Mark Kimpson’s attorney sought to reduce the $2 million awarded to the boy and his mother by a jury earlier this month, saying the child was less likely to attend college and earn a degree even if he had not been stricken by lead poisoning while living in the family’s Bedford-Stuyvesant apartment. Elevated levels of lead were found in his blood just after his first birthday.
The attorney, Roger V. Archibold, also argued that Kimpson had covered the apartment’s lead-based paint with a new coat of paint and drywall, only for it to be scratched off by the family’s dog. The boy’s “cognitive and behavioral difficulties,” Archibold said, were caused by other conditions his mother contracted during her pregnancy.
But Judge Jack B. Weinstein rejected the use of ethnicity as a determining factor in the case, saying that Archibold failed to identify factors specific to the boy. In this case, the judge wrote in a 52-page memo, the mother had obtained a Master’s degree in fine arts, while her husband had a bachelor’s degree. Moreover, the couple was stable and working while living in Kimpson’s building.

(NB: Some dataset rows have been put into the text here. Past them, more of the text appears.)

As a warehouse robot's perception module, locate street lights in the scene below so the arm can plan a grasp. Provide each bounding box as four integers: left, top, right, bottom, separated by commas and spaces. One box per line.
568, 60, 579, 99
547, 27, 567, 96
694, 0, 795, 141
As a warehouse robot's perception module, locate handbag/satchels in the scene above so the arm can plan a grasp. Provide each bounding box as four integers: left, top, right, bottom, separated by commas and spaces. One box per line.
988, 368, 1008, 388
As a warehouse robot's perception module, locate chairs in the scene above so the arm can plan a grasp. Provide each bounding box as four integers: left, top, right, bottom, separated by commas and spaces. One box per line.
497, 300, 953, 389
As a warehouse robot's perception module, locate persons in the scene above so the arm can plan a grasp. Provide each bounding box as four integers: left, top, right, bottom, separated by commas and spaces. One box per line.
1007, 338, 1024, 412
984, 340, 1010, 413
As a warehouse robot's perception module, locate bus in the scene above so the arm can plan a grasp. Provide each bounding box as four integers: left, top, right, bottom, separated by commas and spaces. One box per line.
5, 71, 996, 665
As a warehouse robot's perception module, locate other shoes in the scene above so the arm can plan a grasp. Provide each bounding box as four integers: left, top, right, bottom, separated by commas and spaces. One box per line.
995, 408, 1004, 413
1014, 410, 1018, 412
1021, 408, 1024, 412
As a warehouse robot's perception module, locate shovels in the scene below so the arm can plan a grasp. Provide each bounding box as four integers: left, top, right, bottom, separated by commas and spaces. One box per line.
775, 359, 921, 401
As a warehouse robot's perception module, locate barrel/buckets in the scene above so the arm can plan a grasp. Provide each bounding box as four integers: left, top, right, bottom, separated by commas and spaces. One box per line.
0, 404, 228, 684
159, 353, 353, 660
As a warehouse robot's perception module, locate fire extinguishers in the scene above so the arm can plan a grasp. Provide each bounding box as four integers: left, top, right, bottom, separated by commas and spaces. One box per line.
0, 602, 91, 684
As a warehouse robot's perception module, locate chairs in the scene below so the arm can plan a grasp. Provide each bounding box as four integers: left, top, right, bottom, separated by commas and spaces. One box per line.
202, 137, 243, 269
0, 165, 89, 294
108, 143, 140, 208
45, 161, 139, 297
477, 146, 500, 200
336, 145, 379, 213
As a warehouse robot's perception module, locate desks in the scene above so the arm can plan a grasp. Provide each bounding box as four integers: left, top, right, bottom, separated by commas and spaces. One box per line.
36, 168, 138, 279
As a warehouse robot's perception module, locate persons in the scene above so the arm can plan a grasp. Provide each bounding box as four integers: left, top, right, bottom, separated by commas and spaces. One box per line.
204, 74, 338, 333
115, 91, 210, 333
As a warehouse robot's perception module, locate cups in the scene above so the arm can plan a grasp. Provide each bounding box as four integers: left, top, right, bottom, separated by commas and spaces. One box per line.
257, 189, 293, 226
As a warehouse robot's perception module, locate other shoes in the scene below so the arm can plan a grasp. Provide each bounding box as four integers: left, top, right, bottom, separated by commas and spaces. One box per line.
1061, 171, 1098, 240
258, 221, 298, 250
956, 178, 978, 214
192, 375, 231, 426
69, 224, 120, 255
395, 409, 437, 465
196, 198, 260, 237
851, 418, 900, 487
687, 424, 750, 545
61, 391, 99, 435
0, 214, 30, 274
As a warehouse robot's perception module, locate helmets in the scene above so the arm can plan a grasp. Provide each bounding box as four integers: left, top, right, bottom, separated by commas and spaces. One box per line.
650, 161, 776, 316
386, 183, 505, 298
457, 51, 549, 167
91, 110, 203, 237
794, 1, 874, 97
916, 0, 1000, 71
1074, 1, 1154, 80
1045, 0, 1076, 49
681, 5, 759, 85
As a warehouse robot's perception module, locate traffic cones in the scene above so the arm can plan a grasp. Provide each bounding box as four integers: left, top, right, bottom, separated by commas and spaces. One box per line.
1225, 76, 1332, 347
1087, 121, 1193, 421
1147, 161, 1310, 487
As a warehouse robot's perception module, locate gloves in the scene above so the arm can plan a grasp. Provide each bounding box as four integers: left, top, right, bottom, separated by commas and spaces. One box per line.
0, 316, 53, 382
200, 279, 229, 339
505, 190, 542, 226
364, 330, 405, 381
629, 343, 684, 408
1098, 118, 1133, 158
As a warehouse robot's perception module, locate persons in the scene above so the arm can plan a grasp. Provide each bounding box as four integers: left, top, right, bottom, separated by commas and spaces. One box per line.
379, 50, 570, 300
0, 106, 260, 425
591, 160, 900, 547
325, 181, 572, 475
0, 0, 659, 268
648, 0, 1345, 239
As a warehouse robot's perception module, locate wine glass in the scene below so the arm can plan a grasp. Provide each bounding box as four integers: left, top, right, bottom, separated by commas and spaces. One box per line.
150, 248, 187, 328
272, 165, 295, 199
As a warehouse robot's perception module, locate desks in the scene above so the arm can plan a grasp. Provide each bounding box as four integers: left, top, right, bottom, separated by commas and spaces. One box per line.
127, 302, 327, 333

“Posed is the question, can statistics based on the ethnicity (in this case, ‘Hispanic’) of a child be relied upon to find a reduced likelihood of his obtaining higher education, resulting in reduced damages in a tort case?” Weinstein wrote. “The answer is no.”
While Weinstein has ruled that the matter of the child’s ethnicity in and of itself was a factor, Archibold told the Times the judge “mischaracterized” his argument, which was meant to counter testimony from the family’s attorney.
“The expert was confronted with the evidence of the study that he quoted,” he said. “He opined that the study gave him these statistics and it did not.”
Weinstein has filed an appeal with the Court of Appeals for the Second Circuit.